Aber die Familie Feuchtmann ist ja auch nicht alltäglich. Harald Feuchtmann ist der mittlere von drei Brüdern, die gerade bei der WM für Chile im Einsatz sind, ebenso wie ihre Schwester Inga. Die erledigt zweckmäßigerweise die Medienarbeit für den Verband, und im Vorrundenspielort Rouen waren die Feuchtmann-Brüder gefragte Gesprächspartner. Chiles Auswahl war ja nicht nur Gruppengegner der Deutschen, sondern logierte auch im selben Hotel; klar, dass viele wissen wollten, was es auf sich hat mit den drei Chilenen und ihren deutschen Namen.

Emil und Harald Feuchtmann Perez gleichen sich wie Zwillinge

Nun, ihre Herkunft ist schnell erklärt: Ihr Großvater wanderte in den dreißiger Jahren von Mannheim nach Valpariso aus, ihre Eltern brachten sie dort mit dem Handballsport zusammen, und weil man dem ambitioniert am ehesten in Europa nachgehen kann, wanderten die Enkel wieder zurück. Über untere Ligen in Deutschland arbeiteten sie sich nach oben. Emil, mit 33 der Älteste, ist inzwischen beim Schweizer Erstligisten Wacker Thun unter Vertrag; Erwin, mit 26 der Jüngste und mit 1,90 Meter auch der Größte, spielt derzeit für die SGH West Wien in Österreichs höchster Liga.

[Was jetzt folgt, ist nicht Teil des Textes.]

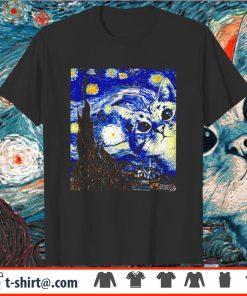 Starry Night Vincent Van Gogh Cat Shirt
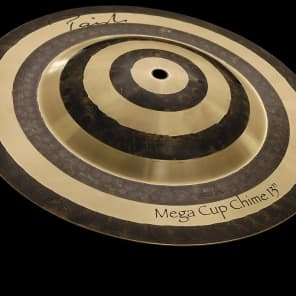 "Paiste 13"" Signature Mega Cup Chime Cymbal"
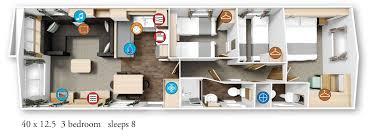 willerby granada 2016 40x12 5 3bed floor plan willerby granada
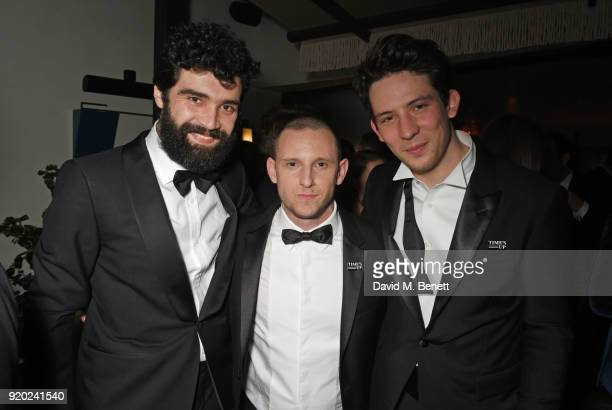 Alec Secareanu Jamie Bell and Josh O'Connor attend the Grey Goose 2018 BAFTA Awards after party on February 18 2018 in London England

Emil und Harald Feuchtmann Perez, wie sie mit vollständigem Namen heißen, gleichen sich wie Zwillinge, eine Saison spielten sie sogar zusammen in einer Mannschaft, beim unterfränkischen Drittligsten HSC Bad Neustadt. Von dort kam Harald Feuchtmann dann zur DJK Waldbüttelbrunn, wo er nun im zweiten Jahr ist. Wenn es nach Winfried Körner geht, könnte er gern länger bleiben.

Aber der Funktionär weiß: "Bei uns wird er nicht reich." Harald Feuchtmann arbeitet nebenher als Fitness-Trainer in einem örtlichen Studio, er hat seine Trainerscheine gemacht und sagt: "Wenn man schlau genug ist, kann man Karriere machen als Trainer. Aber im Moment mache ich mir keine Gedanken, ich bin für alles offen, habe keine langfristigen Pläne." Er hat wie seine Brüder eine deutsche Freundin, die beiden sind örtlich ungebunden, wenn man sich mit Harald Feuchtmann unterhält, spürt man die Abenteuer- und Reiselust, die er offenbar von seinem Großvater geerbt hat.

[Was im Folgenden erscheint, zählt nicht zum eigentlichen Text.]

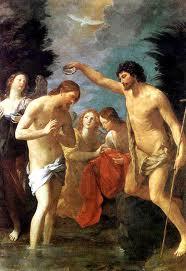 Un Solo Battesimo Per Il Perdono Dei Peccati
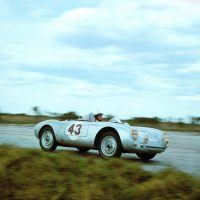 The team of Jack McAfee and Pete Lovely competed with a 550 Spyder at Sebring in 1956. Photo: Porsche Werkfoto.
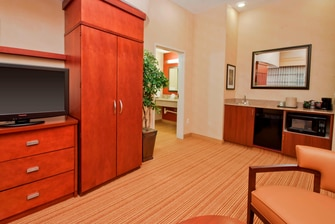Amarillo Texas Hotel Suite Amenities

Er sagt, er wolle noch ein paar Jahre Handball spielen, die Olympischen Spiele 2020 in Tokio reizen ihn. "Wenn wir uns konsequent steigern, haben wir eine Chance", glaubt er. Aus Südamerika darf immer nur eine Nation zu den Spielen, die bislang vorherrschenden Brasilianer und Argentinier sind im Umbruch. "Unser Trainer hat darüber gesprochen, dass das ein Ziel ist", sagt Harald Feuchtmann. Seit neuestem werden die Chilenen von dem Spanier Mateo Garraldo gecoacht, einem ehemaligen Weltmeister von 2005.

Der hat seine Auswahl bereits im Dezember zusammengeholt, so lange fehlt Harald Feuchtmann der DJK Waldbüttelbrunn also schon. Über Whatsapp hält er Kontakt zu den Teamkollegen, er weiß, dass sie den zweiten Tabellenplatz halten und dass ein wegweisendes Pokalspiel bevorsteht.

Was keiner weiß, ist, ob und wie die DJK Waldbüttelbrunn für die Abstellung ihres Nationalspielers entschädigt wird. Als Feuchtmann im vorigen Sommer bei der Olympia-Qualifikation mitgemacht hat, hat der Weltverband IHF später 140 Schweizer Franken überwiesen, rund 130 Euro. Reich wird da keiner bei so einem internationalen Turniereinsatz, weder die DJK Waldbüttelbrunn noch Harald Feuchtmann. Aber stolz sie sind trotzdem.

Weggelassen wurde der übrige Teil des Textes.